|WHAT YOU NEED TO KNOW|
|Nib Material||18k gold, rhodium plated|
|Dimensions||Capped Length: 5.7″ / 145mm
Barrel Ø: .5″ / 13mm
|Notes||Available in many different colors and styles.|
|Price||MSRP $275, Street $275|
The Waterman Carène is a pen I didn’t fully appreciate until I got my hands on it. One day, after using it off and on for a few months, I sat it down and picked up a Parker 51. I was startled by how similar the two pens were and thought the Carène could very easily be a modern interpretation of the 51. Before I get into the details of the pen, if you’d like to read a little story of how I acquired it, or to be more accurate, how my wife acquired it, check out this post.

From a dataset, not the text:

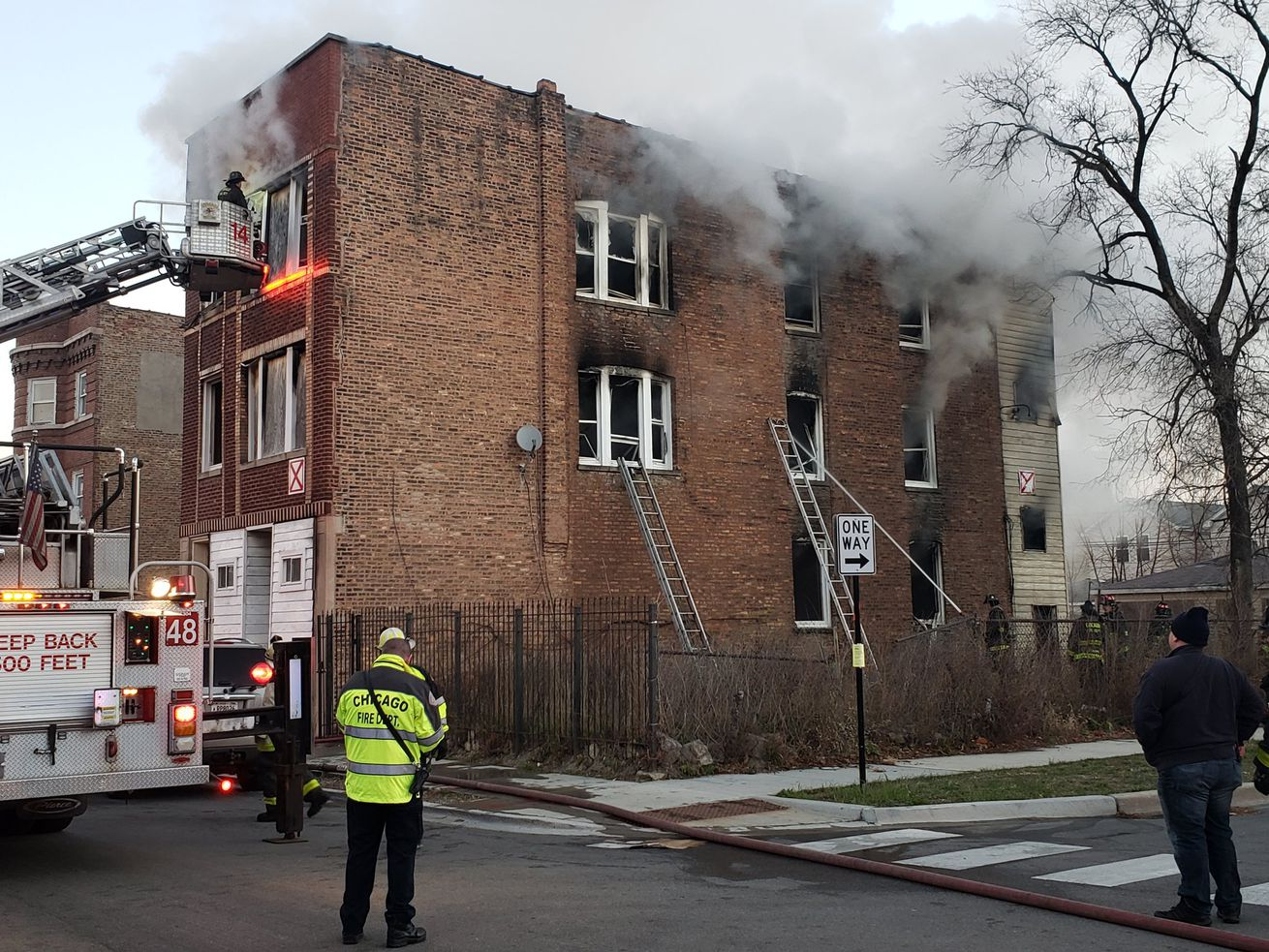 An apartment building caught on fire Dec. 9, 2020, in the 1300 block of South Homan Avenue.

The Carène is a svelte, well made fountain pen that sits very comfortably in the hand. It comes in a variety of colors and styles and is made by a company with more than 120 years of experience with fine writing instruments. The pen is well made and feels like a high quality product. Waterman has paid strong attention to the details as nothing wiggles or wobbles and tolerances are tight all around. Nothing annoys me more than seeing large or uneven gaps between parts. One great example is the cap closure mechanism. It’s a snap cap that holds the cap on securely and makes a satisfying “snkt!” when opened or closed. But the most important part is that when the pen is capped, the cap doesn’t wiggle or move back and forth. It feels as solid as a single piece of rod stock.

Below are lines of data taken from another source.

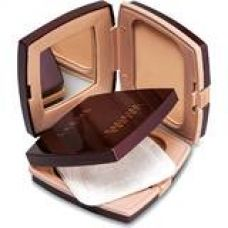 Buy Lakme Radiance Complexion Compact, Pearl, 9 g from Amazon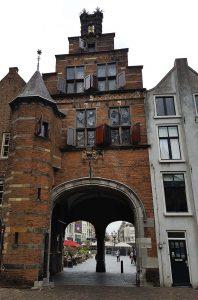 Anthonispoort in Nijmegen / Nimwegen neben der Stephanskirch und dem Lateinischen Haus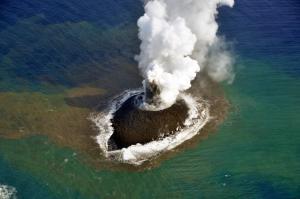 התפרצות הר הגעש התת ימי שבנתה אי חדש והאי הותיק הסמוך נישונישימה, 21 בנובמבר 2013, צילום: משמר החופים היפני.
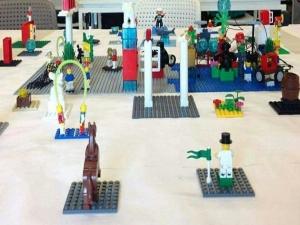 Peças do Lego ajudam microempreendedores em curso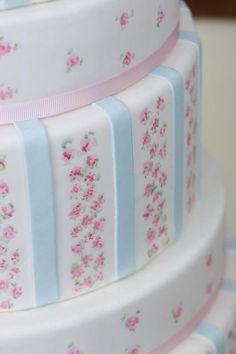 Vintage fabric design on a cake!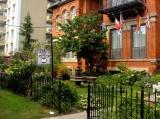 Quiet street in Downtown Toronto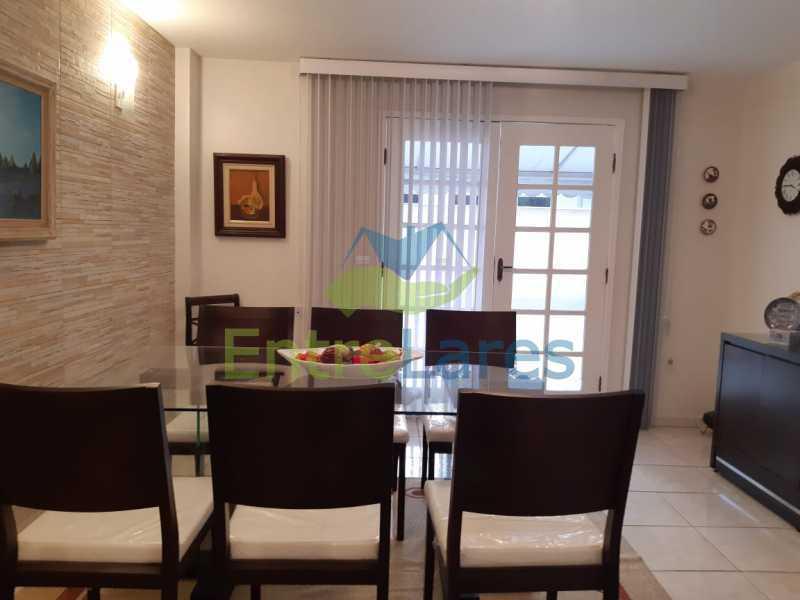 A3 - Casa duplex na Portuguesa 3 quartos planejados sendo 1 suíte, copa e cozinha planejadas, lavabo e lavanderia, 3 vagas de garagem, hidráulica e elétricas novas. Rua Engenheiro Coelho Cintra - ILCN30007 - 5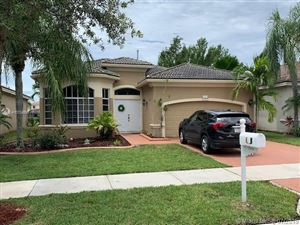 Photo of 19454 SW 67th St, Pembroke Pines, FL 33332 (MLS # A10704895)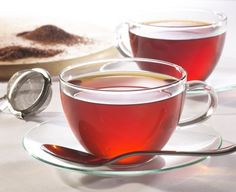 Red tea is obtained from the rooibos plant which is native to South Africa. This plant is a legume and its leaves are processed so as to obtain red tea. Rooibos Tea Health Benefits, Tea Benefits, Te Rojo Pu Erh, Red Rooibos Tea, Oolong Tea, Detox Tea Diet, Fat Burning Tea, Best Herbal Tea, Herbal Teas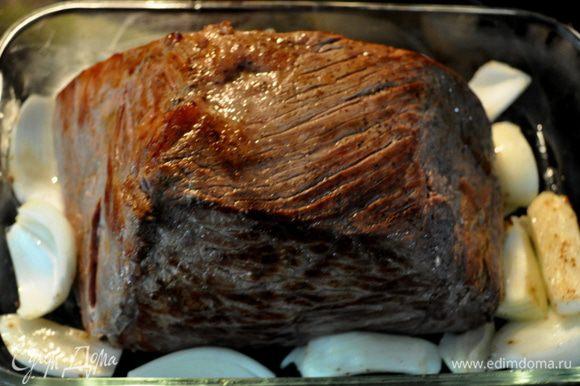 Выложить обжаренную говядину на жаропрочную посуду,обложить луком.и поставить в духовку на 1час.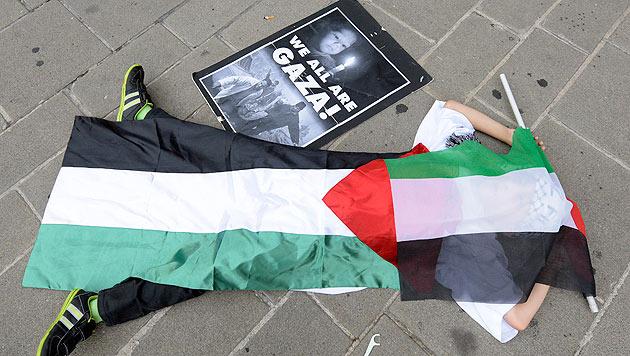 Gaza-Flashmob vor der Staatsoper in Wien (Bild: APA/Hans Punz)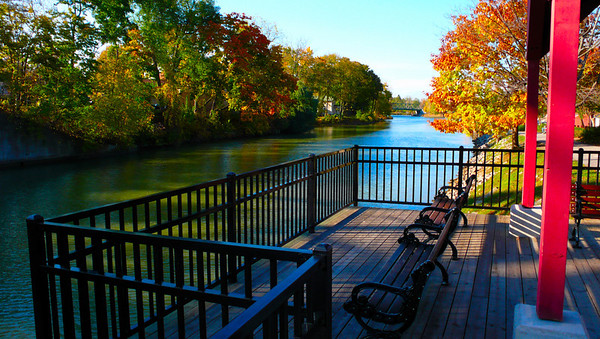 Fall colors on the canal. Erie Canal - Pittsford, NY. Copyright © 2007 Alex Emes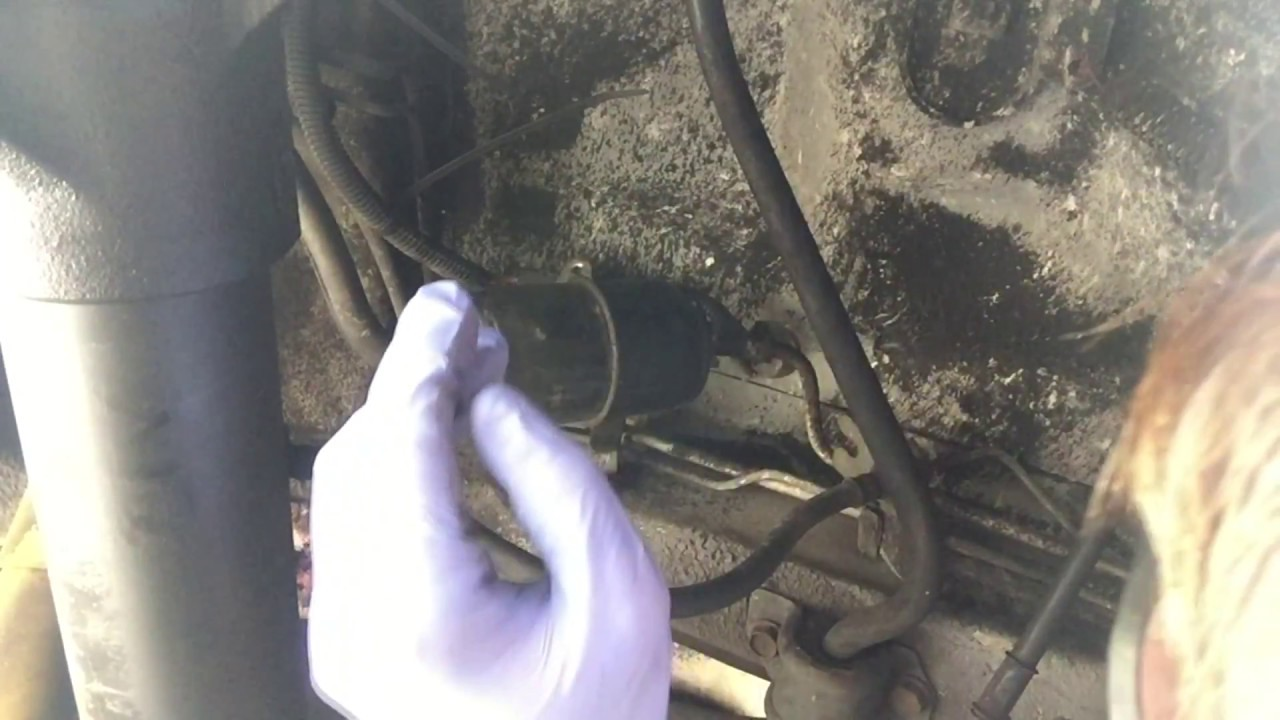 how to replace fuel filter jeep cherokee xj 1984 2001  [ 1280 x 720 Pixel ]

The clip is spring loaded and due to its shape, allows it to be easily slid into place in a shirt pocket, pen case, or over the lip of a jeans pocket. The tension is sufficient enough to keep the pen wherever you place it.
There’s no doubt the star of this pen is the nib. It’s an 18k gold, rhodium plated, inlaid nib in medium width that is so smooth it has raised the bar for smoothness. I didn’t know a nib could be this smooth. It really is rather amazing. Don’t expect any flex or give from the nib though. The only downside about the inlaid design is that if your finger rest on any part of the nib you’re likely to get a little bit of ink on your finger. I’ve experienced this same issue with Sheaffer’s inlaid nib on the PFM. I don’t see this being a problem for most people but it’s something that should at least be noted.

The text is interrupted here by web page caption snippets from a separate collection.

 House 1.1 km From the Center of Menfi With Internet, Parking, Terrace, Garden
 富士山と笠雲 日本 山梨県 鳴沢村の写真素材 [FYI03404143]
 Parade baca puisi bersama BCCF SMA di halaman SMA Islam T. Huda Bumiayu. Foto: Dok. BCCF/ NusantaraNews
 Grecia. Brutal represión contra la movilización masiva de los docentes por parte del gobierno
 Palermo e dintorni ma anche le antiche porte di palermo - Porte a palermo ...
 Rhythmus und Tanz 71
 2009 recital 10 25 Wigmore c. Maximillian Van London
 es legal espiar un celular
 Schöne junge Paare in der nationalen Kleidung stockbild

The cartridge/converter filling system in the Carène works just as well as any other c/c system and uses the common international sized fitting. The included Waterman branded converter does seem of much higher quality than almost any other converter I’ve ever used. It’s solid and the action is smooth, which is very different from some of the super cheaper converters that feel like they’re going to break when I’m just trying to fill the pen.
Getting to the converter involves removing the barrel, of course, and Waterman decided to include a couple of o-rings near the section threads. I’m not sure of their exact purpose as I’m fairly certain Waterman didn’t intend for this pen to be used as an eye-dropper. If I had to guess, I would say the o-rings are there mostly to enhance the feeling of attaching and removing the barrel. It really feels like the barrel is sealed tight when screwed to the section. Whatever the reason they’re there, I haven’t discovered any drawbacks.
The only critique of this pen that I can find has to do with posting the cap. On this pen, I think posting the cap is mandatory. The cap sits deep down on the barrel and I’ve noticed that unless I really shove it on, it tends to loosen itself while I’m writing which becomes very annoying. The inside of the cap is all plastic and the finish on the pen is supposed to be some kind of lacquer, but I don’t know how durable it is. The good thing is that I haven’t noticed any wear from having to post the cap with more force than I’d like to use.
Waterman has build a heck of a good pen with the Carène and with the number of available finishes and styles, everyone should be able to find a version they like. My only hesitation with this pen is the price. At $275 it’s a bit steep. But, you will be getting a very well made, high quality writing instrument.
Early on I mentioned that the Carène could be considered a modern interpretation of the Parker 51. Try not to read into that statement too much. I know Parker introduced a special edition of the 51 in 2002, but as far as I’m concerned they completely ruined it. Now, I’m not saying that Waterman copied the 51, or that the Carène is better or worse than the 51. I’m merely noting the striking similarities. Maybe the Carène is so similar because it’s such a good design. Who knows?
Take, for instance, the cap system. The 51 used a slip cap with a clutch and the Carène improved on that with the snap cap. Take a look at the images below and you can see the similarity between the two when capped, uncapped, and posted. I can hear some of you screaming, “But what about the nib?! It’s not a hooded nib!!!” You’re right. But the biggest complaint I’ve heard against the 51 is that it looks too much like a ballpoint because you can’t tell there’s a nib. The Carène solves that by putting the nib on the outside and matching the profile of the section.
The point I’m trying to make with this comparison is that if you like the idea of the 51 but want something modern, the Carène is probably the answer. Although, there’s always the Lamy 2000 which cost half as much as the Carène.